What's Next to Ban? LEGO®s?

     While looking through the news of the day, one story caught my attention right away. It seems a future domestic terrorist has been discovered lurking in the halls of the Hyannis West Elementary School on Cape Cod in the form of five year old Joseph Cardosa.( 5 year old threatened with suspension.) What was this youngster's crime? He dared to take two LEGO®  pieces and make them into the shape of a gun. In the letter to the parents threatening him with suspension, the school says the boy was using toys inappropriately. I would like to see the policy the letter is referring to because I suspect there is nothing mentioned about what the appropriate use of LEGO®'s is.
     I remember having them as a child and all four of my own children had buckets of them too. As I recall, there were plenty of things made out of them to look like tanks, planes with missiles, and toy figures with guns lying around the house all the time. In the above referenced articled, the author cites several other absurd cases from around the country and the involved school system's ridiculous response to them. All of these things raise some serious questions.
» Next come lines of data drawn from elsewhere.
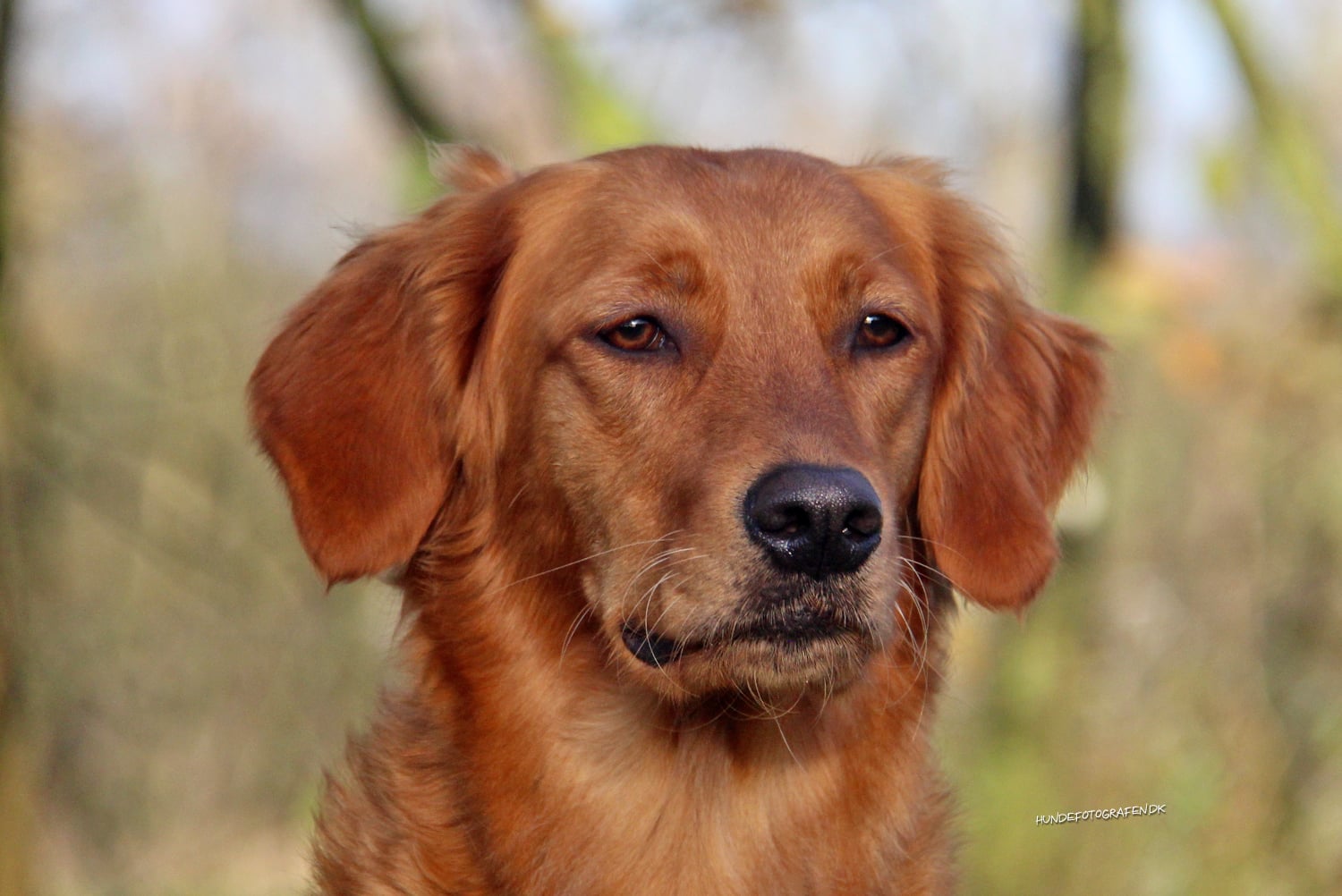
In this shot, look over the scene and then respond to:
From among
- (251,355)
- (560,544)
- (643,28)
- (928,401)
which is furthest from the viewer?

     Who are the people we have teaching our kids who could be so stupid as to overreact to these things? If Mr. Cardosa was running around pointing the gun at other students and pretending to shoot them, I would agree with the school in intervening. Not because of the LEGO®s, more because of the behavior exhibited. Instead, what we hear from the Principal of the school is that person's own apparent irrational fear of anything which even remotely looks like a gun, as if just the shape is dangerous. This presumably educated person told FOX 25 “We need a safe environment for our students. While someone might think that making a Lego gun is just an action of a 5-year-old, to other 5-year-olds, that might be a scary experience.” Really? A scary experience to who?
     My experience as a parent and youth sports coach is the less of a big deal we adults make of things, the better off the children are. It is not mentioned, but I wonder how many of the fellow students ran out of the building screaming in fear when young Mr. Cardosa brandished his newly made LEGO® gun? I wonder if the teachers present called 911 and placed the students under the desks to avoid whatever harm could come from plastic? 
     By the way, the picture I used is just one of thousands on the web. Kind of looks like a gun, don't you think? I guess I better watch for my letter in the mail too.